The TMT matrix represents the memory distribution of the threads, the DT matrix represents the access delay between the nodes, and the criterion for migrating a thread T onto a node K instead of onto a node P is that the average delay to a node K is less than the average access delay to a node P.

step 3, when a certain node load of the physical machine is within a normal range (the threshold value is related to the configuration of the system), migrating the accessed hot pages of the thread distributed on the remote node to the local node as much as possible, and performing the migration by using a numactl API, wherein the determination of the hot pages adopts the following formula:

if NodeAcc[n][i]＞2*NodeAcc[n][j]

NodeAcc [ n ] [ i ] represents the number of times that the node n accesses the page i, and the formula shows that the maximum number of times that the node page is accessed is more than twice as large as the second maximum, and the previous pages are all considered to be hot pages. And then after the address of the hot page in the virtual machine is converted into the physical address of the physical machine, the page migration module calls a function move _ pages to migrate the hot page of the application program to the target node. And after the hot page migration is finished, continuing returning to the performance detection module to monitor the performance of the system.
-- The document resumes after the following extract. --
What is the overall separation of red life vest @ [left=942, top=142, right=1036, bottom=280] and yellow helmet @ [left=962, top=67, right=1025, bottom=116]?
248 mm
The foregoing detailed description of the preferred embodiments of the invention has been presented. It should be understood that numerous modifications and variations could be devised by those skilled in the art in light of the present teachings without departing from the inventive concepts. Therefore, the technical solutions available to those skilled in the art through logic analysis, reasoning and limited experiments based on the prior art according to the concept of the present invention should be within the scope of protection defined by the claims.

Claims

1. An optimization method based on a non-uniform I/O access system in a virtualized multi-core environment is characterized by comprising the following steps:

if NodeAcc[n][i]＞2*NodeAcc[n][j]

Wherein NodeAcc [ n ] [ i ] represents the number of times that the node n accesses pagei, and the formula shows that the previous page is considered to be a hot page if the maximum number of times that the node page is accessed is more than twice of the second maximum;

2. The non-uniform I/O access system based on the virtualized multi-core environment using the optimization method as claimed in claim 1, comprising a performance monitoring module, a thread binding module and a memory migration module,

the performance detection module is configured to monitor hardware information of the virtual machine and the physical host in real time through the modified performance monitoring tool;

The thread binding module is configured to judge whether the current system is under low load or high load according to the hardware information collected by the performance detection module, and bind the virtual machine thread on the node with higher load to another node with lower load if the current system is under high load;

the memory migration module is configured to migrate the related threads to the node closest to the network adapter if the load of the current system is low, so that excessive remote access is avoided, the bandwidth occupation of the interconnection among the nodes is reduced, and the throughput of the system is improved;

the hardware information comprises the times of accessing pages by an application program in the virtual machine, the times of I/O requests, and real-time CPU load and memory load of the physical host;

the judgment condition for judging whether the current system is in low load or high load is as follows:

the step of migrating the related thread to the node closest to the network adapter refers to migrating an access hot page of the thread distributed on a remote node to a local node, wherein the judgment formula of the hot page is as follows:

if NodeAcc[n][i]＞2*NodeAcc[n][j]

and the judgment formula of the hot page shows that the prior pages are all hot pages when the maximum access times of the node pages are more than twice of the second maximum.